# EXTRACT PROVIDED
☆ ☆ ☆ ☆

DoSomething's creative campaigns invite teens to take part in a variety of ways, and almost all of the campaigns revolve around a teen's group of friends. For example, The 'Fed Up' campaign invites teens to upload photos of their cafeteria's school lunch program to begin an investigation about the food it contains. Students can rate photos 'eat it' or 'toss it', and are simultaneously provided with better-lunch advocacy materials.

How do we get wisdom from crowds? Invite investigation and critique. Create openings for your friends, associates, and even strangers to dig into, verify, challenge, and contribute to the knowledge-base you provide, and stay open to evolving purposes. Don’t act like you know the whole story. Because you don’t. There is wisdom in crowds. What it can look like: REDDIT

We aren’t as deferential to political elites and institutions as earlier generations used to be, and that can be a good thing. Campaigns have responded to this shift by seeking engagement in new ways. Reddit, an evolution on the venerable web discussion board, has emerged as a space where citizens can jointly examine and expose issues of public concern, in some cases powering investigations that rise to national and international prominence. Not without controversy or risk (as evident when Reddit ID’ed the wrong suspects in the Boston marathon bombing), the platform nevertheless is an important model for how to spark and sustain collective inquiry through a digital platform.

How do we handle the downside of crowds? Be prepared for people to say and do things you don’t like in your shared space. Do you know how you would respond? Is your platform or digital strategy being overtaken by a sub-group of users? How can you keep the nastiness out of crowds? Do you need moderators? Algorithms? Special functions? The goal is to keep your community open and democratic, and that also means protecting it from those who misuse that freedom and opportunity. What it can look like: #IFTHEYGUNNEDMEDOWN

This campaign fostered a powerful critique of media bias in the coverage of young black people who are shot and killed by police. Black Twitter users began posting two side-by-side photos of themselves, asking the question, which would the media publish “if they gunned me down?” It didn’t take long for the meme to morph, as other Twitter users appropriated the hashtag to post trivializing images (e.g., of their pets), or photo pairings that mocked the campaign’s intent. Still, those detractors were largely drowned out, and months later, the media bias critique is the lasting legacy of this campaign.

Does raising our voices count as civic and political action? Raising awareness is key. Changing what people care about already makes a difference, and just getting your views into the public conversation is meaningful. Making the invisible visible is already an important civic and political action and a form of activism. Are you also trying to drive change beyond visibility? You’ll need that raised awareness to elevate civic and political engagement over time. What it can look like: QUEER UNDOCUMENTED IMMIGRANT PROJECT’S NO MORE CLOSETS CAMPAIGN

The Queer Undocumented Immigrant Project organizes the LGBTQ undocumented community along with allies through advocacy campaigns, leadership development, and toolkits and resources. The No More Closets campaign calls upon “undocuqueers” to come out through videos in order to raise visibility about and fight for the dignity and empowerment of both communities.

How do we get from voice to change? Is your goal is to convert voice to influence over policies, institutions, or concrete practices? If so, you’ll need to move beyond raising awareness to mobilize specific actions on the basis of the attention you manage to get. How can you get traction—real change in concrete practices, institutions, and policies? The research shows that this often comes from a mix of digital and face-to-face organizing. But it’s also possible to achieve influence with online-only tactics. Make sure you know what your targets are, and what changes you want to see. Then you can figure out whether building numbers online and taking aim at your target’s reputation, or criss-crossing the line into hybrid online-offline efforts makes more sense. What it can look like: NO MORE STEUBENVILLES

After high school football players sexually assaulted a teenage girl in Steubenville, Ohio, two young people--one an athlete, the other an activist--launched a change.org petition that was signed by almost 68,000 individuals. The goal: to get the National Federation of High School Associations to offer sexual violence prevention training to the almost 100,000 high school coaches that organization works with. In 2013, the association agreed to partner with seven sexual violence organizations to develop and implement those trainings.

☆ ☆ ☆ ☆

# SUPPLIED DATA
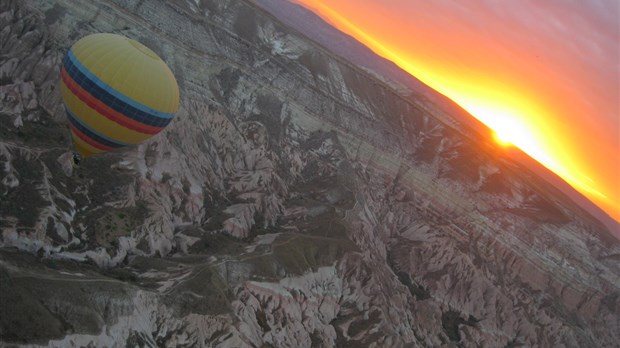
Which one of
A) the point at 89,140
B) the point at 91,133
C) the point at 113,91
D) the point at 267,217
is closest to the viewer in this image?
Result: the point at 113,91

☆ ☆ ☆ ☆

# GOALS
A - Answer these questions using the text on online civic campaigns, one answer per line:
(i) What two ratings can students give the photos in the 'Fed Up' campaign?
(ii) Which event does the text give as an example of Reddit identifying the wrong suspects?
(iii) About how many individuals signed the change.org petition launched after the Steubenville assault?
B - From the text on online civic campaigns, reproduce the passage starting at "After high school" and ending at "implement those trainings.".
C - Extend the text on online civic campaigns past its final sentence.

# TASK-BY-TASK RESULTS
A -
(i) 'Eat it' or 'toss it'
(ii) The Boston marathon bombing
(iii) Almost 68,000

B -
After high school football players sexually assaulted a teenage girl in Steubenville, Ohio, two young people--one an athlete, the other an activist--launched a change.org petition that was signed by almost 68,000 individuals. The goal: to get the National Federation of High School Associations to offer sexual violence prevention training to the almost 100,000 high school coaches that organization works with. In 2013, the association agreed to partner with seven sexual violence organizations to develop and implement those trainings.

C -
How can we find allies? It makes sense to call on institutional power holders like established organizations or influential individuals who can support your interests. Gaining influence requires building alliances with people who control decisions over policies and institutions. But it can be hard to reach people in power. What’s more, how can you engage with power players in a way that benefits your cause and also empowers you? The answer often involves connecting with allies who can provide mentorship and broker on your behalf, being creative in your methods, and seeking elites in a variety of places--sometimes beyond the usual suspects. What it can look like: STUDENTS FOR LIBERTY (SFL)

Founded and led by students, SFL is a network of pro-liberty organizations and individuals from diverse locations and backgrounds. It is not a top down, chapter based, or membership organization. However, SFL works with some of the most influential think tanks and policy-makers in D.C., offering young libertarians a range of opportunities to meet with political movers and shakers at both campus events and national conferences. Sometimes making it to events is hard, though, so SFL affiliates of all ages often rely on their own social networks like Twitter to gain face time with like-minded individuals and political elites alike. Regardless of whether it’s online or in person, when young people build allies and tap into the political establishment through their involvement with SFL, it often means working with groups and individuals on both sides of the aisle.

What the Principles Get You

Based on the research of the Youth and Participatory Politics research network, when you use these ten principles to frame your decisions and shape your strategies, you are well positioned to achieve four important outcomes: Engagement, Quality and Equity, Effectiveness, and Security.

Engagement in participatory politics = you and your friends are drawn in and pursue more opportunities to exercise your agency in civic spheres, using your platform to do so.

People are “engaged” when they lose track of the time they spend participating in an activity; when they describe the activity as important to them; when they are driven to share what they’re up to; and when they invite others to participate in the activity as well.

High quality and equitable participatory politics = you and your friends do authentic, accurate, connected civic work with your platform, no matter who you are; you also look out for chances to spread participatory opportunities to those for whom they are hard to come by.

High-quality platforms are broadly accessible and foster norms of accuracy, authenticity, equity, and openness to social diversity. You can’t have quality without equity.

Effective participatory politics = your platform’s activities make the difference your community seeks.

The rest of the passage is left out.